- [REQUIREMENT]
Nothing but the lines below between the line holding "Doctor shows glucose" and the line holding "Sexy girl standing", inclusive, should appear in the answer, each set down exactly.

- [DATA RECORDS]
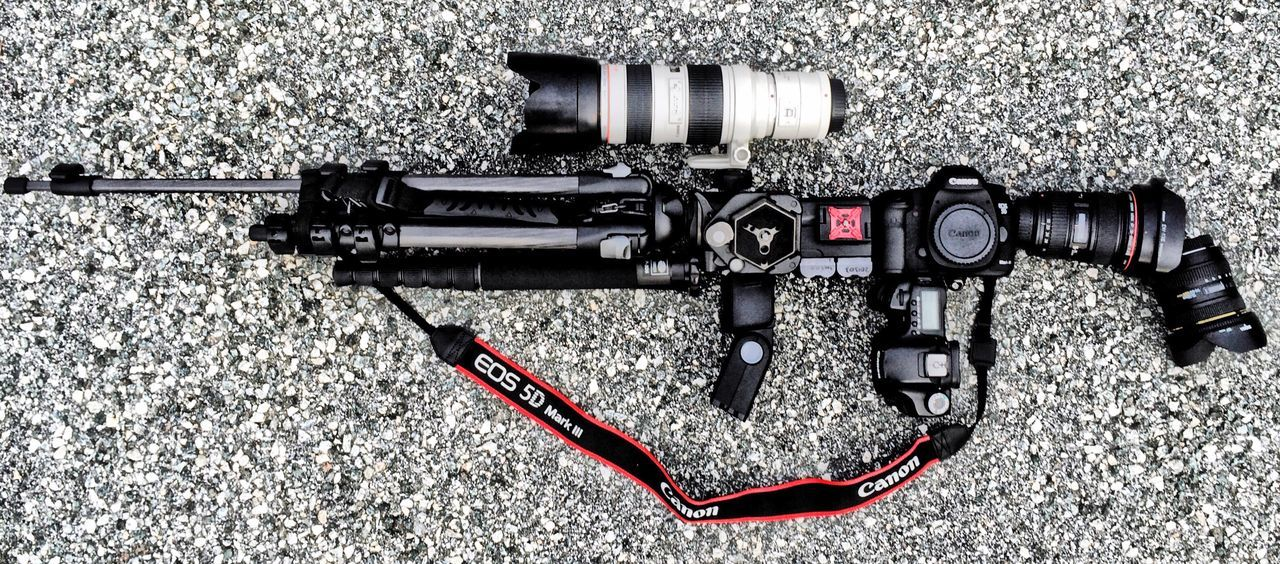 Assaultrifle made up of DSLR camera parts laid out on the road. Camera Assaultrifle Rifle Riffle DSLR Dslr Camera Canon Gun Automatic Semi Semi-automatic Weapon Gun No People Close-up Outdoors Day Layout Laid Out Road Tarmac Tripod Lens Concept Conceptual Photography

--

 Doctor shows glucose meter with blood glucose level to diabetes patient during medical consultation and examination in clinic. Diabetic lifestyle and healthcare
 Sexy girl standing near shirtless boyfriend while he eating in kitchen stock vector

- [YOUR SOLUTION]
 Doctor shows glucose meter with blood glucose level to diabetes patient during medical consultation and examination in clinic. Diabetic lifestyle and healthcare
 Sexy girl standing near shirtless boyfriend while he eating in kitchen stock vector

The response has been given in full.